OMAC Machine Tool Working Group Hosts Meeting at IMTS

Oct. 18, 2012
Representatives of three aerospace companies, two tooling vendors and three computer-aided manufacturing (CAM) vendors attended a meeting of the OMAC Machine Tool Working Group Sept. 13 at the IMTS Show in Chicago. Three additional aerospace companies and two additional CAM vendors expressed strong interest but were unable to attend on the day due to logistical problems.

Attendees at the meeting reviewed the CAM data exchange business case. The CAM vendors asked for the business advantages to be expressed in dollars instead of percentages. Business advantages of standardized data exchange include faster process planning, more data reuse and increased enterprise integration. The advantages apply particularly to communication with the supply chain where there will be more flexibility, less need for visits to suppliers to explain models, fewer data entry errors and more synergy between the engineers of different organizations because both sides will be able to access the data describing the current manufacturing solution.

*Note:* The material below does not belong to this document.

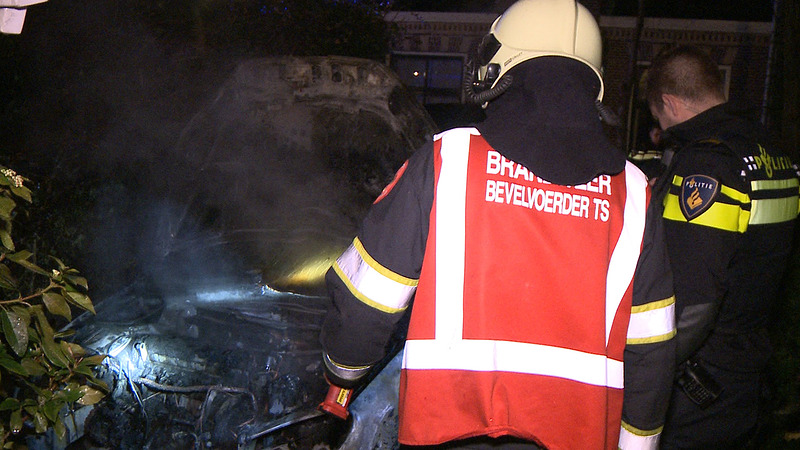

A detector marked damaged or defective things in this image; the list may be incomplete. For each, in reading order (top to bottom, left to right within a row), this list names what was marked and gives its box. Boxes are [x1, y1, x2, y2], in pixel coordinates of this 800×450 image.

burned car [37, 56, 438, 450]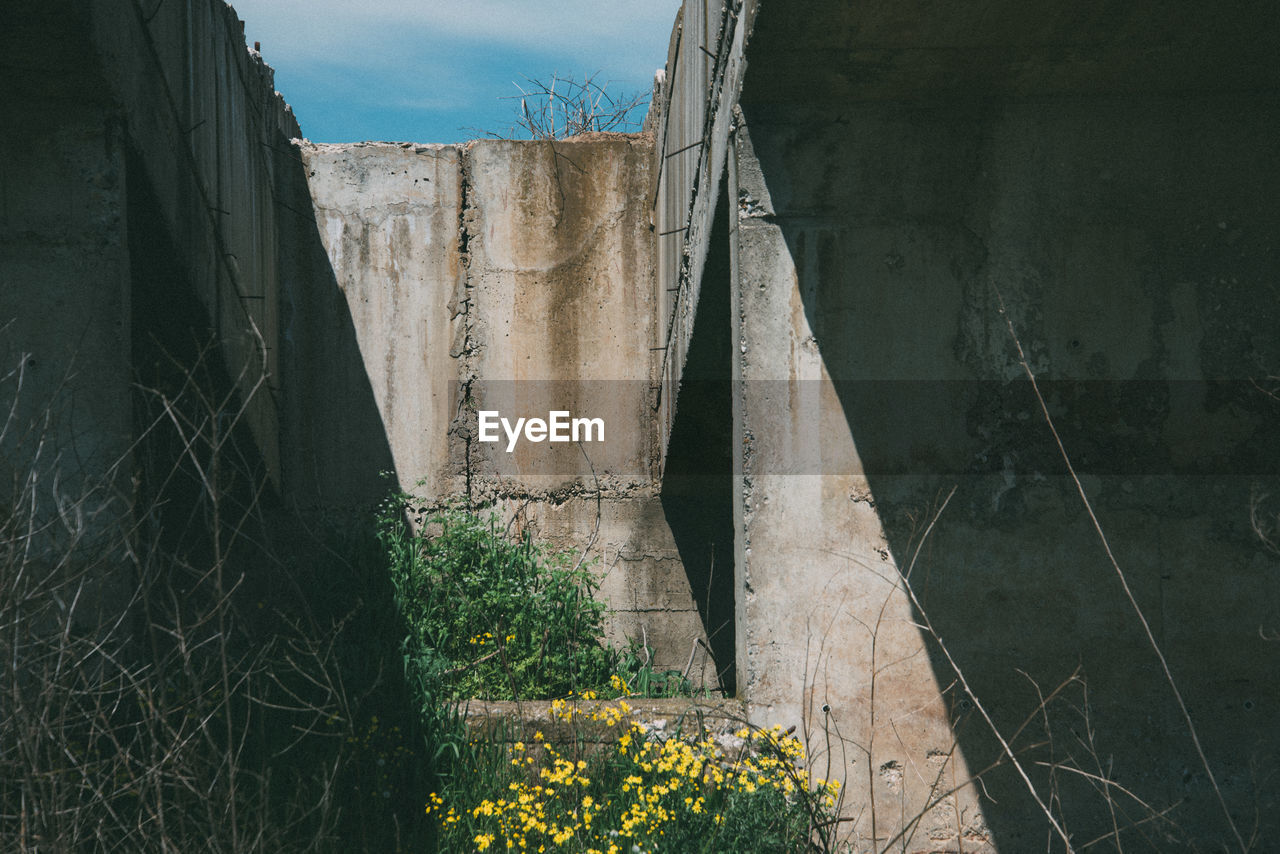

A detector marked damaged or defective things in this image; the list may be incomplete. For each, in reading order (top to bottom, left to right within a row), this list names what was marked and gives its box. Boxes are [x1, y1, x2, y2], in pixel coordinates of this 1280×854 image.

cracked concrete wall [300, 135, 720, 684]
cracked concrete wall [728, 0, 1280, 844]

Leaders reviewed some of the new shop floor applications that will be enabled when standards-based process data can be delivered to intelligent machines on the shop floor. These include adapting manufacturing operations for the setup changes that occur when the holding fixtures are adaptive and flexible, enabling the on machine acceptance of parts to avoid the time, waste and potential errors that can occur when parts are moved to measurement centers, reduced tool wear by dynamically adjusting the manufacturing process for the current schedule of a plant, last minute changes to tooling to meet the current availability of machines, tools and fixtures, and more accurate cost modeling.

Technology developed to support the implementation of CAM data exchange (see includes software libraries to make CAM data conforming to the ISO 10303-238 STEP-NC standard, software tools to view the system neutral CAM data on the desktop and in web browsers, and software tools to convert the neutral data into legacy M&G codes (for CNC programming). The meeting also reviewed the test parts that were developed during the testing phase of STEP-NC. They include 3 and 5-axis aerospace parts, power train parts and mold parts that were both machined and measured on multiple machines at multiple sites thus demonstrating the interoperability and portability of the STEP-NC data.

Attendees agreed that the "Boxy" part, previously machined at Boeing, National Institute of Science and Technology (NIST) and Scania should be used as the test part for the CAM data exchange deployment. A 24 month schedule was adopted for the project with the CAM vendors each allocating half of a systems programmer to the project, and the end users each contributing the equivalent of a full time person to work on testing, verification and business development.